1. What is the name of your child’s diagnosis?
P has been diagnosed with: Autism Spectrum Disorder, Social Anxiety, Persistent Depressive Disorder, Developmental Coordination Disorder, Sensory Modulation Disorder (Over-Responsive), Sensory-Based Motor Disorder, Postural Disorder, Dyspraxia, and another diagnosis that we are just beginning to understand so I won’t mention it here.
2. Tell us a bit about how this affects your child
P is intelligent, curious, thoughtful, kind, and loves to learn. He can have trouble understanding that others have different opinions than he does and struggles with understanding social interactions. We have worked with a team of professionals to help P with his language and communication, social skills, motor skills, and mental health. He can’t yet ride a bike, but in the last couple years he has learned to ride a scooter! He still takes stairs quite slowly as he can’t yet alternate legs when descending. He struggles with stamina with school work and needs me to scribe for him so that he can focus on his ideas. He has increased his communication skills and can explain things to me very well. If he is dysregulated it can be more challenging for him. He is able to communicate with me that he is having trouble, though. He has come so far!
3. What have you learned from your child and being his/her parent?
It’s hard to express how P has changed the trajectory of my life. Just like most parent’s experience, P isn’t what I expected. He is, in fact, an even more extraordinary kid than I could have hoped for. He is full of empathy and compassion, and he is so funny. He loves dogs and nature. I am his biggest fan. P has taught me to be more patient than I thought I could be. With him, certainly, but more so with others. People can’t know what they don’t know. More awareness of different experiences is critical, I think. The famous saying: “if you’ve met one person with autism (or anything), then you’ve met one person with autism” is absolutely true. Kids are all unique, including those with special needs. Being P’s mom is the greatest.
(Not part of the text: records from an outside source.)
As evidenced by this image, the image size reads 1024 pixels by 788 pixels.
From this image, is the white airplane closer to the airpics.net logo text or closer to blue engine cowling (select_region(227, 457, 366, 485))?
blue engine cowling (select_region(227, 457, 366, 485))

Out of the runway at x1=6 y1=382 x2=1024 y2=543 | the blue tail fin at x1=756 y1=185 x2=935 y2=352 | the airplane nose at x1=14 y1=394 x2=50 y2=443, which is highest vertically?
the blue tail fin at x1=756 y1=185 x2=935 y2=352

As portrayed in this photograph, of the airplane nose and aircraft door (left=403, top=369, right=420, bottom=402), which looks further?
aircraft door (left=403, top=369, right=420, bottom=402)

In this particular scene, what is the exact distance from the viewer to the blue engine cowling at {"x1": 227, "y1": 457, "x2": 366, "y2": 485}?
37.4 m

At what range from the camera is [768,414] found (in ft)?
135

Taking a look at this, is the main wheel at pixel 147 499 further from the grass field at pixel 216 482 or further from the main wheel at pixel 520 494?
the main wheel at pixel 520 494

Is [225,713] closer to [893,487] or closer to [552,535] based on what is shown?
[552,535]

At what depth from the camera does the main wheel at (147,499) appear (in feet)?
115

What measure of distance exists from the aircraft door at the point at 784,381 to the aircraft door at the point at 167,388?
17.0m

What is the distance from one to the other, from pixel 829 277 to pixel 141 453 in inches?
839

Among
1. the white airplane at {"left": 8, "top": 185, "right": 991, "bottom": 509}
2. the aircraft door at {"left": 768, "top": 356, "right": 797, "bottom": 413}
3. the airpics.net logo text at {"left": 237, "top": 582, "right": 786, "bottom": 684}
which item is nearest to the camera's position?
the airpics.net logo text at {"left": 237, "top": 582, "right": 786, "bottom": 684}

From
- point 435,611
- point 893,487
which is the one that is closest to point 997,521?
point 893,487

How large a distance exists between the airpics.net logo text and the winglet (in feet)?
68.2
4. If you could give any advice or guidance to a fellow mom receiving a new or similar diagnosis, what would it be?
One piece of advice I have is that they should join online groups right away. I’ve learned a lot from the special needs communities. When you join, you start to see things that make complete sense to you but perhaps wouldn’t make sense to NT (neurotypical) families. Then you know you’re in a place that gets your family, and it’s such a nice feeling. Other parents are so willing to share successes, struggles, advice, therapist recommendations, and so much more.
Also, try not to get caught up in functioning labels. P is what is often called “high functioning.” I dislike this term because it takes away everything he struggles with and works so hard on. It is easy for him to be dismissed in that way. Low functioning is not useful or accurate either. That takes away from all of the strengths and abilities of that person. The other options are high and low support needs, which is better. But even then, P often needs a high level of support in some areas but not others so it can be confusing to some.
Finally, I would say that it is important to trust in yourself and your child. Advocating for your child will become your main focus. It’s important to trust in what you know and have confidence. That can be so hard when things are new and you just want someone to tell you what to do to support your child. You are the expert in your child, though, and the more clear you can be about what they need the better. It took me a lot of ‘fake-it-til-you-make-it’ practice, and I am still not always comfortable. But every interaction gets better.